Here, the 95% confidence interval for calcium under the Bonferroni correction is calculated:

\(624.04925 \pm t_{737-1, \frac{0.05}{2 \times 5}}\sqrt{157829.4/737}\)

\(624.04925 \pm 2.576 \times 14.63390424\)

\(624.04925 \pm 37.69694\)

\((586.35231, 661.74619)\)

This calculation uses the values for the sample mean for calcium, 624.04925, the critical value from the t-table, with n-1 degrees of freedom, evaluated at alpha over 2 times p, (0.05 divided 2 times 5, or .005). This critical value turns out to be 2.576 from the t-table. The standard error is calculated by taking the square root of the sample variance, (157,829.44), divided by the sample size, 737.

Carrying out the math, the interval goes from 586.35 to 661.75.

Using SAS

These calculations can also be obtained in the SAS program with the downloadable code below. The calculations of the upper and lower Bonferroni intervals are given by "lobon" and "upbon" at the end of data step "b". They involve the calculations:


SAS Program can be downloaded here: nutrient5.sas

Using Minitab

At this time Minitab does not support this procedure.

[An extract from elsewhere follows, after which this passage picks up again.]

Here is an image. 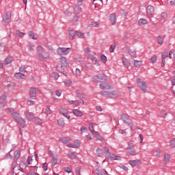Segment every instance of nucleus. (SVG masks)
I'll use <instances>...</instances> for the list:
<instances>
[{"label":"nucleus","mask_w":175,"mask_h":175,"mask_svg":"<svg viewBox=\"0 0 175 175\" xmlns=\"http://www.w3.org/2000/svg\"><path fill=\"white\" fill-rule=\"evenodd\" d=\"M92 136H94V133H92V132H91V133L86 132L85 133V137H86L87 140H91L92 139Z\"/></svg>","instance_id":"58836bf2"},{"label":"nucleus","mask_w":175,"mask_h":175,"mask_svg":"<svg viewBox=\"0 0 175 175\" xmlns=\"http://www.w3.org/2000/svg\"><path fill=\"white\" fill-rule=\"evenodd\" d=\"M106 75L105 74H98L96 76H94L92 80L94 83H99L100 81H103V80H106Z\"/></svg>","instance_id":"6e6552de"},{"label":"nucleus","mask_w":175,"mask_h":175,"mask_svg":"<svg viewBox=\"0 0 175 175\" xmlns=\"http://www.w3.org/2000/svg\"><path fill=\"white\" fill-rule=\"evenodd\" d=\"M67 157L69 159H76V154L73 152H68L67 153Z\"/></svg>","instance_id":"7c9ffc66"},{"label":"nucleus","mask_w":175,"mask_h":175,"mask_svg":"<svg viewBox=\"0 0 175 175\" xmlns=\"http://www.w3.org/2000/svg\"><path fill=\"white\" fill-rule=\"evenodd\" d=\"M77 98H79V99H83L85 98V96L84 95V94L81 93L79 90L77 91Z\"/></svg>","instance_id":"ea45409f"},{"label":"nucleus","mask_w":175,"mask_h":175,"mask_svg":"<svg viewBox=\"0 0 175 175\" xmlns=\"http://www.w3.org/2000/svg\"><path fill=\"white\" fill-rule=\"evenodd\" d=\"M75 34L77 35V36H78V38H80L81 39H84V34H83L82 32L76 31Z\"/></svg>","instance_id":"a18cd8bd"},{"label":"nucleus","mask_w":175,"mask_h":175,"mask_svg":"<svg viewBox=\"0 0 175 175\" xmlns=\"http://www.w3.org/2000/svg\"><path fill=\"white\" fill-rule=\"evenodd\" d=\"M13 59L12 57H6L4 60L5 65H9V64H12Z\"/></svg>","instance_id":"a19ab883"},{"label":"nucleus","mask_w":175,"mask_h":175,"mask_svg":"<svg viewBox=\"0 0 175 175\" xmlns=\"http://www.w3.org/2000/svg\"><path fill=\"white\" fill-rule=\"evenodd\" d=\"M59 113L60 114L64 116V117H66V118H68V120L70 119V116H69V112L68 111V109L65 108H61Z\"/></svg>","instance_id":"ddd939ff"},{"label":"nucleus","mask_w":175,"mask_h":175,"mask_svg":"<svg viewBox=\"0 0 175 175\" xmlns=\"http://www.w3.org/2000/svg\"><path fill=\"white\" fill-rule=\"evenodd\" d=\"M150 61H151L152 64H155V62H157V55H153L150 58Z\"/></svg>","instance_id":"680f3d73"},{"label":"nucleus","mask_w":175,"mask_h":175,"mask_svg":"<svg viewBox=\"0 0 175 175\" xmlns=\"http://www.w3.org/2000/svg\"><path fill=\"white\" fill-rule=\"evenodd\" d=\"M57 124L59 126H64V125H65V121L62 119H59L57 120Z\"/></svg>","instance_id":"3c124183"},{"label":"nucleus","mask_w":175,"mask_h":175,"mask_svg":"<svg viewBox=\"0 0 175 175\" xmlns=\"http://www.w3.org/2000/svg\"><path fill=\"white\" fill-rule=\"evenodd\" d=\"M96 173L98 175H107V172L105 170H96Z\"/></svg>","instance_id":"473e14b6"},{"label":"nucleus","mask_w":175,"mask_h":175,"mask_svg":"<svg viewBox=\"0 0 175 175\" xmlns=\"http://www.w3.org/2000/svg\"><path fill=\"white\" fill-rule=\"evenodd\" d=\"M169 161H170V154L165 153L164 154V161L167 163V162H169Z\"/></svg>","instance_id":"c03bdc74"},{"label":"nucleus","mask_w":175,"mask_h":175,"mask_svg":"<svg viewBox=\"0 0 175 175\" xmlns=\"http://www.w3.org/2000/svg\"><path fill=\"white\" fill-rule=\"evenodd\" d=\"M134 66L136 68H140L142 66V62L137 61V60H134Z\"/></svg>","instance_id":"49530a36"},{"label":"nucleus","mask_w":175,"mask_h":175,"mask_svg":"<svg viewBox=\"0 0 175 175\" xmlns=\"http://www.w3.org/2000/svg\"><path fill=\"white\" fill-rule=\"evenodd\" d=\"M64 84H65V85H66V87H69V85H70V84H72V81L67 79V80L64 81Z\"/></svg>","instance_id":"bf43d9fd"},{"label":"nucleus","mask_w":175,"mask_h":175,"mask_svg":"<svg viewBox=\"0 0 175 175\" xmlns=\"http://www.w3.org/2000/svg\"><path fill=\"white\" fill-rule=\"evenodd\" d=\"M137 84L144 92H147V83L142 81V79L137 80Z\"/></svg>","instance_id":"9d476101"},{"label":"nucleus","mask_w":175,"mask_h":175,"mask_svg":"<svg viewBox=\"0 0 175 175\" xmlns=\"http://www.w3.org/2000/svg\"><path fill=\"white\" fill-rule=\"evenodd\" d=\"M12 117L14 118V120L20 125L22 126V128H24V126H27V124H25V120H23V118L20 117V114L17 112H12Z\"/></svg>","instance_id":"f03ea898"},{"label":"nucleus","mask_w":175,"mask_h":175,"mask_svg":"<svg viewBox=\"0 0 175 175\" xmlns=\"http://www.w3.org/2000/svg\"><path fill=\"white\" fill-rule=\"evenodd\" d=\"M100 88L101 90H112L113 85L109 84L108 83H103L100 84Z\"/></svg>","instance_id":"dca6fc26"},{"label":"nucleus","mask_w":175,"mask_h":175,"mask_svg":"<svg viewBox=\"0 0 175 175\" xmlns=\"http://www.w3.org/2000/svg\"><path fill=\"white\" fill-rule=\"evenodd\" d=\"M101 94L103 95V96L110 98L111 99H116V98H118V93L116 91H103Z\"/></svg>","instance_id":"7ed1b4c3"},{"label":"nucleus","mask_w":175,"mask_h":175,"mask_svg":"<svg viewBox=\"0 0 175 175\" xmlns=\"http://www.w3.org/2000/svg\"><path fill=\"white\" fill-rule=\"evenodd\" d=\"M69 103L75 106H81V105H84V100H69Z\"/></svg>","instance_id":"6ab92c4d"},{"label":"nucleus","mask_w":175,"mask_h":175,"mask_svg":"<svg viewBox=\"0 0 175 175\" xmlns=\"http://www.w3.org/2000/svg\"><path fill=\"white\" fill-rule=\"evenodd\" d=\"M59 141L68 146V144H71L70 142H72V139L68 137H62L59 138Z\"/></svg>","instance_id":"a211bd4d"},{"label":"nucleus","mask_w":175,"mask_h":175,"mask_svg":"<svg viewBox=\"0 0 175 175\" xmlns=\"http://www.w3.org/2000/svg\"><path fill=\"white\" fill-rule=\"evenodd\" d=\"M92 133H93L94 137L96 140H100V142H103V140H105V138H103V136H102L100 133L92 132Z\"/></svg>","instance_id":"4468645a"},{"label":"nucleus","mask_w":175,"mask_h":175,"mask_svg":"<svg viewBox=\"0 0 175 175\" xmlns=\"http://www.w3.org/2000/svg\"><path fill=\"white\" fill-rule=\"evenodd\" d=\"M154 8L152 5H148L146 8V13L148 16H154Z\"/></svg>","instance_id":"412c9836"},{"label":"nucleus","mask_w":175,"mask_h":175,"mask_svg":"<svg viewBox=\"0 0 175 175\" xmlns=\"http://www.w3.org/2000/svg\"><path fill=\"white\" fill-rule=\"evenodd\" d=\"M127 53L131 55V57H135V55H136V50L134 49H129Z\"/></svg>","instance_id":"e433bc0d"},{"label":"nucleus","mask_w":175,"mask_h":175,"mask_svg":"<svg viewBox=\"0 0 175 175\" xmlns=\"http://www.w3.org/2000/svg\"><path fill=\"white\" fill-rule=\"evenodd\" d=\"M28 164L31 165L32 167H35L36 166V160L32 159V157H29L27 160Z\"/></svg>","instance_id":"b1692460"},{"label":"nucleus","mask_w":175,"mask_h":175,"mask_svg":"<svg viewBox=\"0 0 175 175\" xmlns=\"http://www.w3.org/2000/svg\"><path fill=\"white\" fill-rule=\"evenodd\" d=\"M72 113L74 116H76V117H83V112L79 109H74Z\"/></svg>","instance_id":"bb28decb"},{"label":"nucleus","mask_w":175,"mask_h":175,"mask_svg":"<svg viewBox=\"0 0 175 175\" xmlns=\"http://www.w3.org/2000/svg\"><path fill=\"white\" fill-rule=\"evenodd\" d=\"M37 51L39 53V54H42V53L44 52V49H43L42 46H38L37 47Z\"/></svg>","instance_id":"8fccbe9b"},{"label":"nucleus","mask_w":175,"mask_h":175,"mask_svg":"<svg viewBox=\"0 0 175 175\" xmlns=\"http://www.w3.org/2000/svg\"><path fill=\"white\" fill-rule=\"evenodd\" d=\"M45 111L46 114H51V109H50V107L47 106L46 108L45 109Z\"/></svg>","instance_id":"0e129e2a"},{"label":"nucleus","mask_w":175,"mask_h":175,"mask_svg":"<svg viewBox=\"0 0 175 175\" xmlns=\"http://www.w3.org/2000/svg\"><path fill=\"white\" fill-rule=\"evenodd\" d=\"M120 120L122 121V122H124L126 125L128 126L132 125V122L131 121V118H129V116L122 113L120 116Z\"/></svg>","instance_id":"0eeeda50"},{"label":"nucleus","mask_w":175,"mask_h":175,"mask_svg":"<svg viewBox=\"0 0 175 175\" xmlns=\"http://www.w3.org/2000/svg\"><path fill=\"white\" fill-rule=\"evenodd\" d=\"M170 147L175 151V138H173L170 141Z\"/></svg>","instance_id":"f704fd0d"},{"label":"nucleus","mask_w":175,"mask_h":175,"mask_svg":"<svg viewBox=\"0 0 175 175\" xmlns=\"http://www.w3.org/2000/svg\"><path fill=\"white\" fill-rule=\"evenodd\" d=\"M34 121L35 122H36V124H38L39 125H40V124H42V120H40V118H39L38 117L34 118Z\"/></svg>","instance_id":"864d4df0"},{"label":"nucleus","mask_w":175,"mask_h":175,"mask_svg":"<svg viewBox=\"0 0 175 175\" xmlns=\"http://www.w3.org/2000/svg\"><path fill=\"white\" fill-rule=\"evenodd\" d=\"M139 25H146L148 24V21L146 18H140L138 21Z\"/></svg>","instance_id":"c85d7f7f"},{"label":"nucleus","mask_w":175,"mask_h":175,"mask_svg":"<svg viewBox=\"0 0 175 175\" xmlns=\"http://www.w3.org/2000/svg\"><path fill=\"white\" fill-rule=\"evenodd\" d=\"M90 25H92V27H94L95 28H98V27H99V22H92Z\"/></svg>","instance_id":"13d9d810"},{"label":"nucleus","mask_w":175,"mask_h":175,"mask_svg":"<svg viewBox=\"0 0 175 175\" xmlns=\"http://www.w3.org/2000/svg\"><path fill=\"white\" fill-rule=\"evenodd\" d=\"M12 170H15L16 172H17V170H20L21 172H22V173H24V170H23V167H21V165L16 167L15 168H13Z\"/></svg>","instance_id":"4d7b16f0"},{"label":"nucleus","mask_w":175,"mask_h":175,"mask_svg":"<svg viewBox=\"0 0 175 175\" xmlns=\"http://www.w3.org/2000/svg\"><path fill=\"white\" fill-rule=\"evenodd\" d=\"M128 148H126V151L128 154H130V155H136V149H135V146L133 143L129 142L128 144Z\"/></svg>","instance_id":"1a4fd4ad"},{"label":"nucleus","mask_w":175,"mask_h":175,"mask_svg":"<svg viewBox=\"0 0 175 175\" xmlns=\"http://www.w3.org/2000/svg\"><path fill=\"white\" fill-rule=\"evenodd\" d=\"M109 19L112 25H115L116 24V13L111 14L109 15Z\"/></svg>","instance_id":"a878e982"},{"label":"nucleus","mask_w":175,"mask_h":175,"mask_svg":"<svg viewBox=\"0 0 175 175\" xmlns=\"http://www.w3.org/2000/svg\"><path fill=\"white\" fill-rule=\"evenodd\" d=\"M74 10H75V14H79V13L81 12V8H80V6L79 5H75L74 8Z\"/></svg>","instance_id":"37998d69"},{"label":"nucleus","mask_w":175,"mask_h":175,"mask_svg":"<svg viewBox=\"0 0 175 175\" xmlns=\"http://www.w3.org/2000/svg\"><path fill=\"white\" fill-rule=\"evenodd\" d=\"M88 57L89 59H91L94 65H96V66H100V64H99V60L98 59V58H96V57L94 56L92 54H89Z\"/></svg>","instance_id":"9b49d317"},{"label":"nucleus","mask_w":175,"mask_h":175,"mask_svg":"<svg viewBox=\"0 0 175 175\" xmlns=\"http://www.w3.org/2000/svg\"><path fill=\"white\" fill-rule=\"evenodd\" d=\"M14 161H18V158H20V157H21V154L20 153V150H16L14 154Z\"/></svg>","instance_id":"2f4dec72"},{"label":"nucleus","mask_w":175,"mask_h":175,"mask_svg":"<svg viewBox=\"0 0 175 175\" xmlns=\"http://www.w3.org/2000/svg\"><path fill=\"white\" fill-rule=\"evenodd\" d=\"M96 152L98 157H105V155H109L111 159H113L114 161H121V157H120L119 156L116 155L114 153L110 154V150L106 146L104 147V151L103 149L98 148L96 150Z\"/></svg>","instance_id":"f257e3e1"},{"label":"nucleus","mask_w":175,"mask_h":175,"mask_svg":"<svg viewBox=\"0 0 175 175\" xmlns=\"http://www.w3.org/2000/svg\"><path fill=\"white\" fill-rule=\"evenodd\" d=\"M49 155L52 159L51 163L52 166H55L57 163H58V154L57 153L50 150L49 152Z\"/></svg>","instance_id":"423d86ee"},{"label":"nucleus","mask_w":175,"mask_h":175,"mask_svg":"<svg viewBox=\"0 0 175 175\" xmlns=\"http://www.w3.org/2000/svg\"><path fill=\"white\" fill-rule=\"evenodd\" d=\"M16 79H24L25 77V75L21 73V72H16L15 74Z\"/></svg>","instance_id":"c9c22d12"},{"label":"nucleus","mask_w":175,"mask_h":175,"mask_svg":"<svg viewBox=\"0 0 175 175\" xmlns=\"http://www.w3.org/2000/svg\"><path fill=\"white\" fill-rule=\"evenodd\" d=\"M26 69H27V67L25 66H21L19 68V71L23 73L25 72Z\"/></svg>","instance_id":"052dcab7"},{"label":"nucleus","mask_w":175,"mask_h":175,"mask_svg":"<svg viewBox=\"0 0 175 175\" xmlns=\"http://www.w3.org/2000/svg\"><path fill=\"white\" fill-rule=\"evenodd\" d=\"M16 33L19 38H24L25 35V33L20 31V30H16Z\"/></svg>","instance_id":"09e8293b"},{"label":"nucleus","mask_w":175,"mask_h":175,"mask_svg":"<svg viewBox=\"0 0 175 175\" xmlns=\"http://www.w3.org/2000/svg\"><path fill=\"white\" fill-rule=\"evenodd\" d=\"M67 147H70L71 148H79V147H80V141L77 139L75 141L74 144H68Z\"/></svg>","instance_id":"aec40b11"},{"label":"nucleus","mask_w":175,"mask_h":175,"mask_svg":"<svg viewBox=\"0 0 175 175\" xmlns=\"http://www.w3.org/2000/svg\"><path fill=\"white\" fill-rule=\"evenodd\" d=\"M59 61L62 64L61 65H62L63 66H68V62H66V57H61L59 58Z\"/></svg>","instance_id":"cd10ccee"},{"label":"nucleus","mask_w":175,"mask_h":175,"mask_svg":"<svg viewBox=\"0 0 175 175\" xmlns=\"http://www.w3.org/2000/svg\"><path fill=\"white\" fill-rule=\"evenodd\" d=\"M12 18V12L8 11L4 15L3 23V24H9V21Z\"/></svg>","instance_id":"f8f14e48"},{"label":"nucleus","mask_w":175,"mask_h":175,"mask_svg":"<svg viewBox=\"0 0 175 175\" xmlns=\"http://www.w3.org/2000/svg\"><path fill=\"white\" fill-rule=\"evenodd\" d=\"M167 57H169V53L167 51L163 52L161 55L162 61H165Z\"/></svg>","instance_id":"79ce46f5"},{"label":"nucleus","mask_w":175,"mask_h":175,"mask_svg":"<svg viewBox=\"0 0 175 175\" xmlns=\"http://www.w3.org/2000/svg\"><path fill=\"white\" fill-rule=\"evenodd\" d=\"M37 58L39 59V61L43 62V61H49L50 59V53L46 52L44 55L43 53H38L37 54Z\"/></svg>","instance_id":"39448f33"},{"label":"nucleus","mask_w":175,"mask_h":175,"mask_svg":"<svg viewBox=\"0 0 175 175\" xmlns=\"http://www.w3.org/2000/svg\"><path fill=\"white\" fill-rule=\"evenodd\" d=\"M114 50H116V45H111L109 49L110 53H114Z\"/></svg>","instance_id":"69168bd1"},{"label":"nucleus","mask_w":175,"mask_h":175,"mask_svg":"<svg viewBox=\"0 0 175 175\" xmlns=\"http://www.w3.org/2000/svg\"><path fill=\"white\" fill-rule=\"evenodd\" d=\"M36 92H37L36 88H30L29 96L31 99H36Z\"/></svg>","instance_id":"2eb2a0df"},{"label":"nucleus","mask_w":175,"mask_h":175,"mask_svg":"<svg viewBox=\"0 0 175 175\" xmlns=\"http://www.w3.org/2000/svg\"><path fill=\"white\" fill-rule=\"evenodd\" d=\"M155 155H156V157L159 158L161 157V150H159V149L156 150Z\"/></svg>","instance_id":"e2e57ef3"},{"label":"nucleus","mask_w":175,"mask_h":175,"mask_svg":"<svg viewBox=\"0 0 175 175\" xmlns=\"http://www.w3.org/2000/svg\"><path fill=\"white\" fill-rule=\"evenodd\" d=\"M64 14L67 16L69 17V16H70V14H72V13H70V12L66 10L64 12Z\"/></svg>","instance_id":"774afa93"},{"label":"nucleus","mask_w":175,"mask_h":175,"mask_svg":"<svg viewBox=\"0 0 175 175\" xmlns=\"http://www.w3.org/2000/svg\"><path fill=\"white\" fill-rule=\"evenodd\" d=\"M89 130L90 132H95V130L94 129V123L91 122L89 124Z\"/></svg>","instance_id":"5fc2aeb1"},{"label":"nucleus","mask_w":175,"mask_h":175,"mask_svg":"<svg viewBox=\"0 0 175 175\" xmlns=\"http://www.w3.org/2000/svg\"><path fill=\"white\" fill-rule=\"evenodd\" d=\"M165 42V38H163L162 36H159L158 38H157V43L159 44H163V42Z\"/></svg>","instance_id":"4c0bfd02"},{"label":"nucleus","mask_w":175,"mask_h":175,"mask_svg":"<svg viewBox=\"0 0 175 175\" xmlns=\"http://www.w3.org/2000/svg\"><path fill=\"white\" fill-rule=\"evenodd\" d=\"M25 114L26 116L27 120H29V121H31L32 120H35L36 116H35V114H33V113L25 112Z\"/></svg>","instance_id":"5701e85b"},{"label":"nucleus","mask_w":175,"mask_h":175,"mask_svg":"<svg viewBox=\"0 0 175 175\" xmlns=\"http://www.w3.org/2000/svg\"><path fill=\"white\" fill-rule=\"evenodd\" d=\"M5 100H6V96H1L0 97V109H2L5 107Z\"/></svg>","instance_id":"393cba45"},{"label":"nucleus","mask_w":175,"mask_h":175,"mask_svg":"<svg viewBox=\"0 0 175 175\" xmlns=\"http://www.w3.org/2000/svg\"><path fill=\"white\" fill-rule=\"evenodd\" d=\"M29 38H31L33 40H37L38 38L35 36V34H33V31H29Z\"/></svg>","instance_id":"de8ad7c7"},{"label":"nucleus","mask_w":175,"mask_h":175,"mask_svg":"<svg viewBox=\"0 0 175 175\" xmlns=\"http://www.w3.org/2000/svg\"><path fill=\"white\" fill-rule=\"evenodd\" d=\"M50 77L51 79H52V80H58V78L59 77V75H58V73L57 72H52L50 75Z\"/></svg>","instance_id":"c756f323"},{"label":"nucleus","mask_w":175,"mask_h":175,"mask_svg":"<svg viewBox=\"0 0 175 175\" xmlns=\"http://www.w3.org/2000/svg\"><path fill=\"white\" fill-rule=\"evenodd\" d=\"M75 36H76V33L73 30L69 31V39L73 40L75 39Z\"/></svg>","instance_id":"72a5a7b5"},{"label":"nucleus","mask_w":175,"mask_h":175,"mask_svg":"<svg viewBox=\"0 0 175 175\" xmlns=\"http://www.w3.org/2000/svg\"><path fill=\"white\" fill-rule=\"evenodd\" d=\"M70 51H72L71 48L59 47L57 50V53L59 55H68Z\"/></svg>","instance_id":"20e7f679"},{"label":"nucleus","mask_w":175,"mask_h":175,"mask_svg":"<svg viewBox=\"0 0 175 175\" xmlns=\"http://www.w3.org/2000/svg\"><path fill=\"white\" fill-rule=\"evenodd\" d=\"M129 163L131 166L135 167V166H139V165H142V161H140V159L130 160Z\"/></svg>","instance_id":"f3484780"},{"label":"nucleus","mask_w":175,"mask_h":175,"mask_svg":"<svg viewBox=\"0 0 175 175\" xmlns=\"http://www.w3.org/2000/svg\"><path fill=\"white\" fill-rule=\"evenodd\" d=\"M66 66H62V64H57V71L59 72L60 73H63L65 76H66V72H65V68H64Z\"/></svg>","instance_id":"4be33fe9"},{"label":"nucleus","mask_w":175,"mask_h":175,"mask_svg":"<svg viewBox=\"0 0 175 175\" xmlns=\"http://www.w3.org/2000/svg\"><path fill=\"white\" fill-rule=\"evenodd\" d=\"M100 58H101L102 62H103V64H106L107 61V57L105 55H101Z\"/></svg>","instance_id":"603ef678"},{"label":"nucleus","mask_w":175,"mask_h":175,"mask_svg":"<svg viewBox=\"0 0 175 175\" xmlns=\"http://www.w3.org/2000/svg\"><path fill=\"white\" fill-rule=\"evenodd\" d=\"M123 62V64L124 65V66H126L128 68V66H129V63H128V60L126 59H124V60H122Z\"/></svg>","instance_id":"338daca9"},{"label":"nucleus","mask_w":175,"mask_h":175,"mask_svg":"<svg viewBox=\"0 0 175 175\" xmlns=\"http://www.w3.org/2000/svg\"><path fill=\"white\" fill-rule=\"evenodd\" d=\"M137 129H139L140 131H142V129L139 128L138 126H135L133 124H131V131H137Z\"/></svg>","instance_id":"6e6d98bb"}]
</instances>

The table below shows the results of the computation

Variable \(\mu_{0}\) 95% Confidence Interval
Calcium 1000 mg 586.3, 661.8
Iron 15mg 10.6, 11.7
Protein 60g 62.9, 68.7
Vitamin A 800 μg 684.2, 995.0
Vitamin C 75 mg 71.9, 85.9

When compared to the simultaneous intervals, we see that the Bonferroni intervals are narrower. However, in this case, the conclusions will be the same. The confidence intervals for both vitamin A and C both cover their respective recommended daily intakes. Intervals for calcium and iron fall below the recommended intake, while the interval for protein falls above it.